Paul Jennings (British author)
Paul Francis Jennings (20 June 1918 – 26 December 1989) was an English humourist. His writings include several hundred 700-word essays.[1] A collection, with a spoonerism in its title, The Jenguin Pennings, was published in 1963 by Penguin Books.
Early life and education
Paul Francis Jennings was born on 20 June 1918 in Leamington Spa.[2]
Career
Jennings served in the Royal Signals during the Second World War.[3] In 1943 his piece "Moses was a Sanitary Officer" was published in Lilliput magazine.[4] Freelance work for Punch and The Spectator soon followed. Leaving the army with the rank of Lieutenant, he briefly worked as a scriptwriter for the Central Office of Information and then spent two years as an advertising copywriter; throughout this period his freelance work continued to be published.
In 1949 he joined The Observer, contributing a fortnightly column entitled "Oddly Enough" until 1966. After leaving The Observer, he continued to write until his death, mainly seeing print in Punch, The Times and the Telegraph magazine.
Style
In general his articles take the form of whimsical ponderings; some are based in real life incidents, often involving his friend Harblow. For instance, one of his pieces, "How to Spiel Halma", concerns their attempts to establish the rules of halma from the instructions in a German set using their extremely limited knowledge of the language: [5]

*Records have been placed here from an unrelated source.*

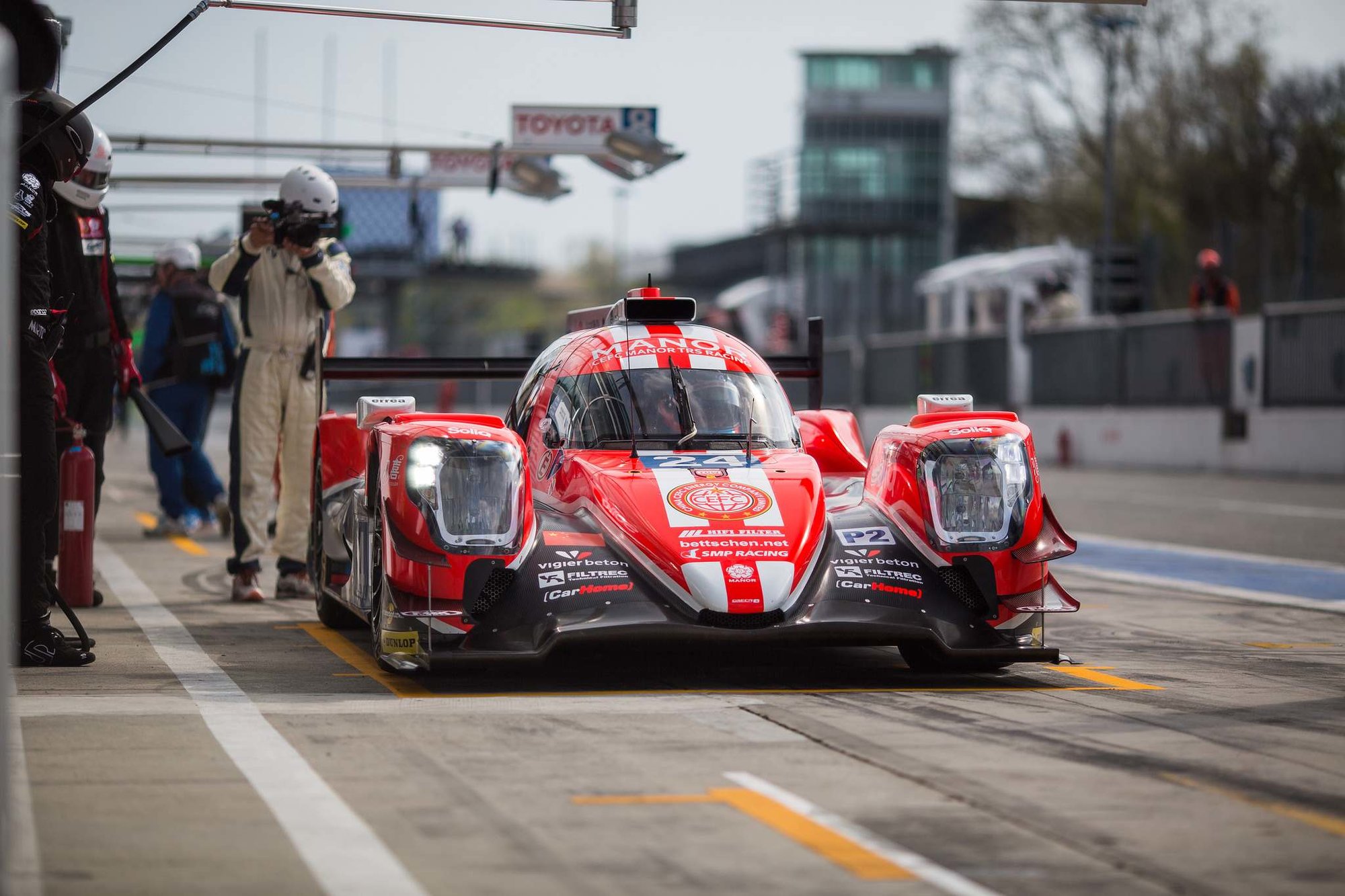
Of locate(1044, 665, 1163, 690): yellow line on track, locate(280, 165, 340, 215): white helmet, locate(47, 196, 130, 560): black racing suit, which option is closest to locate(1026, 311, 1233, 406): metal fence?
locate(280, 165, 340, 215): white helmet

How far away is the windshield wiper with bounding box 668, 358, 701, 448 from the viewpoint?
7.67 m

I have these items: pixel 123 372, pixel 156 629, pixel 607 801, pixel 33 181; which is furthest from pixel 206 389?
pixel 607 801

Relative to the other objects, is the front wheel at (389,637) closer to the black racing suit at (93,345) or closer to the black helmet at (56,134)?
the black helmet at (56,134)

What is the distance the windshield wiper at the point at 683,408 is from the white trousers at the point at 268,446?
2.86 m

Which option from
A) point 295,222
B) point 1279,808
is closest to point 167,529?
point 295,222

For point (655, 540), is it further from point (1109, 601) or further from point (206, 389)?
point (206, 389)

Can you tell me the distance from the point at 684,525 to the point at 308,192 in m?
4.16

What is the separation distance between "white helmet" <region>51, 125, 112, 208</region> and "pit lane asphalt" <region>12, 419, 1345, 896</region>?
2414 millimetres

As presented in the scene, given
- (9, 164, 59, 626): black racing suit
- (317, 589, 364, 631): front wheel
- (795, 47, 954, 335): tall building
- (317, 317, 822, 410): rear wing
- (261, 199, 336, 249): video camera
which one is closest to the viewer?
(9, 164, 59, 626): black racing suit

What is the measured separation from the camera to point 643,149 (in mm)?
16672

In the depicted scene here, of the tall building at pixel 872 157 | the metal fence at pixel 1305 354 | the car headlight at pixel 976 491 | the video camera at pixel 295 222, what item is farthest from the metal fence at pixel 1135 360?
the tall building at pixel 872 157

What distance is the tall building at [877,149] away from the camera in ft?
242

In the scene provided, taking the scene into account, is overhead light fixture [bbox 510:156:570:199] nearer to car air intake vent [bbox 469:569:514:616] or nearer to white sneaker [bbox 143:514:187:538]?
white sneaker [bbox 143:514:187:538]

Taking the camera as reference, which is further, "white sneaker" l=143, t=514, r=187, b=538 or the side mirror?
"white sneaker" l=143, t=514, r=187, b=538
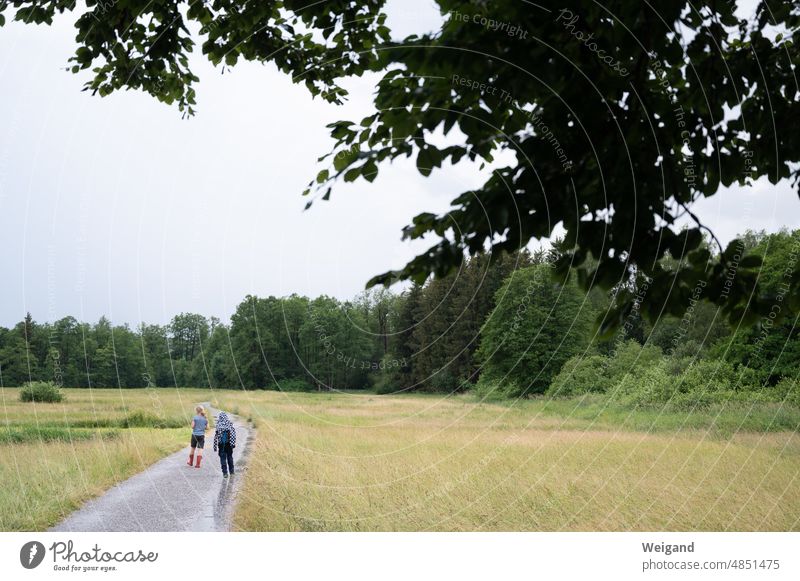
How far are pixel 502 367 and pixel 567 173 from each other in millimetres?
3131

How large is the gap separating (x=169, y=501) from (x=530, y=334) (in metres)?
3.46

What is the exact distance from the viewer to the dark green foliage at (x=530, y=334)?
18.0 feet

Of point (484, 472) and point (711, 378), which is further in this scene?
point (711, 378)

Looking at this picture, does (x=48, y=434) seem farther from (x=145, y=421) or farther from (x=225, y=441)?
(x=225, y=441)

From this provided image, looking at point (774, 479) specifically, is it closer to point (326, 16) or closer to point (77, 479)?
point (326, 16)

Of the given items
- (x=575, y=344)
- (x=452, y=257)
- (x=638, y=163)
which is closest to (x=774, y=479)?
(x=575, y=344)

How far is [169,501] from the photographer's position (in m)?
4.55

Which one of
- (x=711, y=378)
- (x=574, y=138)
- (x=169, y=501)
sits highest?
(x=574, y=138)

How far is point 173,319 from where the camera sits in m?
4.61

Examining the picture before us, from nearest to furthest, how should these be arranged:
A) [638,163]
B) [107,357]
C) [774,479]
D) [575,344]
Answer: [638,163], [107,357], [774,479], [575,344]

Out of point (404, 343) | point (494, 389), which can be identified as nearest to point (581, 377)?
point (494, 389)

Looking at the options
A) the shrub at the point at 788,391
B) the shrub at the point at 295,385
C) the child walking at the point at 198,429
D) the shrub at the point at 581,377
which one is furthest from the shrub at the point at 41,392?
the shrub at the point at 788,391

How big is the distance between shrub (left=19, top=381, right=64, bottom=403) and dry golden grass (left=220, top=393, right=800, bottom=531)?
3.91ft

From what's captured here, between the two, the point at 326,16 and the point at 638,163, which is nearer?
the point at 638,163
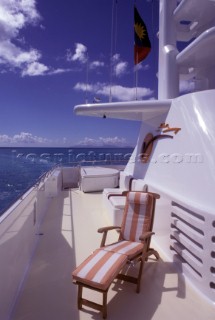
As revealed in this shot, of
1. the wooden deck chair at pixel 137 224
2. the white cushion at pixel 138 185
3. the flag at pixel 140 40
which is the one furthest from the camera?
the flag at pixel 140 40

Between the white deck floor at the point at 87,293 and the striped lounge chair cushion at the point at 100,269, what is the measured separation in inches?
16.0

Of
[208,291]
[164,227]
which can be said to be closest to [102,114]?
[164,227]

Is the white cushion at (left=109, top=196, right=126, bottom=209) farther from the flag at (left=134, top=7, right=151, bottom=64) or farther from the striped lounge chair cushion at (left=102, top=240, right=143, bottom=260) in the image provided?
the flag at (left=134, top=7, right=151, bottom=64)

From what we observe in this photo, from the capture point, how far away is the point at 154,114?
631 cm

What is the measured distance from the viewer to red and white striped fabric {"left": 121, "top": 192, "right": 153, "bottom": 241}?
389 centimetres

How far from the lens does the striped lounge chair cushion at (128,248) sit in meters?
3.24

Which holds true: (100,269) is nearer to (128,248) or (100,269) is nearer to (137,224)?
(128,248)

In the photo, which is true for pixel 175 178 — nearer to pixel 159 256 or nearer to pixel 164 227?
pixel 164 227

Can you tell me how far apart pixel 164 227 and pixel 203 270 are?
1.14m

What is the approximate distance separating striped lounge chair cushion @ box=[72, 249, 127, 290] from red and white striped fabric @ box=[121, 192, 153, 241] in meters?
0.75

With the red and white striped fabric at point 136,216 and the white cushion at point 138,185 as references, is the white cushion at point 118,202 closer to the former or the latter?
the white cushion at point 138,185

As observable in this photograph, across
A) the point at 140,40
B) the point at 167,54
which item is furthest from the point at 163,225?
the point at 140,40

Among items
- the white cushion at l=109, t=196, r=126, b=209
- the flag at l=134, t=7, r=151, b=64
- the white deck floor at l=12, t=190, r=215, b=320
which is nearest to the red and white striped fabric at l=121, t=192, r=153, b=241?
the white deck floor at l=12, t=190, r=215, b=320

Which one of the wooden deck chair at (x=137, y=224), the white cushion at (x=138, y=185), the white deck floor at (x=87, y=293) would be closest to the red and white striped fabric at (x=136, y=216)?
the wooden deck chair at (x=137, y=224)
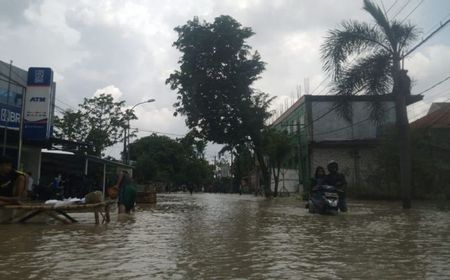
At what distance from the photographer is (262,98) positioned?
34.8m

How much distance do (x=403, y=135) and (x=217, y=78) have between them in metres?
13.4

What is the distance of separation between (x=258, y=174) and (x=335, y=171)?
48.0 meters

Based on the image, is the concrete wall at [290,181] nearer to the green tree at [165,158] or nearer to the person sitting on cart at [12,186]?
the green tree at [165,158]

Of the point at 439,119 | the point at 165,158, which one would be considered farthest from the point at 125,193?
the point at 165,158

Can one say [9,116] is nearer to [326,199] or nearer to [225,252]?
[326,199]

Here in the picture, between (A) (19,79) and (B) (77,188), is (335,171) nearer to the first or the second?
(B) (77,188)

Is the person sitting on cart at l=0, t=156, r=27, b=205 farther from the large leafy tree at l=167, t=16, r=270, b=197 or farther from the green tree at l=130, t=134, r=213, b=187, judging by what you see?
the green tree at l=130, t=134, r=213, b=187

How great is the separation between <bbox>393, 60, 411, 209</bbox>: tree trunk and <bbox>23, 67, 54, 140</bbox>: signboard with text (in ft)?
44.6

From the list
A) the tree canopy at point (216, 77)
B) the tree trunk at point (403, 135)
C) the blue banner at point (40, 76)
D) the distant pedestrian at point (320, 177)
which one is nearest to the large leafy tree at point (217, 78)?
the tree canopy at point (216, 77)

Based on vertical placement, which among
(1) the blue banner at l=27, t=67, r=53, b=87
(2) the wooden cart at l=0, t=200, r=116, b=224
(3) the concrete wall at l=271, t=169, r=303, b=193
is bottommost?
(2) the wooden cart at l=0, t=200, r=116, b=224

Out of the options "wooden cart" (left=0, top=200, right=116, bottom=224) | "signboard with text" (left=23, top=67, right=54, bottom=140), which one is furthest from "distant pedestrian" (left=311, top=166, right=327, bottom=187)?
"signboard with text" (left=23, top=67, right=54, bottom=140)

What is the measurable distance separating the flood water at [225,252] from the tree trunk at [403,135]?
7632 millimetres

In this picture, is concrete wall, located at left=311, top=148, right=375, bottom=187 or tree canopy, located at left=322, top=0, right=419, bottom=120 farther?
concrete wall, located at left=311, top=148, right=375, bottom=187

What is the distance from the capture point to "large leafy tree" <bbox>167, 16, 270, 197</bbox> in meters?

The obvious meaning of this was that the Against-man must naturally again after that treat, this Stone how possibly in the own House of the Player to shut in.
His pieces are sometimes poems, and sometimes written in novel forms of language, such as the Romance-eschewing Anglish, or that of a toy 19-letter pipewipen (typewriter). Other articles were extended flights of fancy, such as "The Unthinkable Carrier" [6] based on the idea of cutting Britain free of the Earth's crust so that it could float around the oceans and guarantee world peace, with the Isle of Wight kept in place by a tow chain. In a late 1950s piece, "Sleep for Sale", he prefigured the concept of the Capsule hotel ("Over to you, capitalists. But remember, I thought of it first.").[7] Several of his pieces touched on the invented philosophical movement of Resistentialism, [8] a concept probably owes some of its force to the contempt that Jennings—a devout Catholic—felt for the intellectual fashion he was parodying.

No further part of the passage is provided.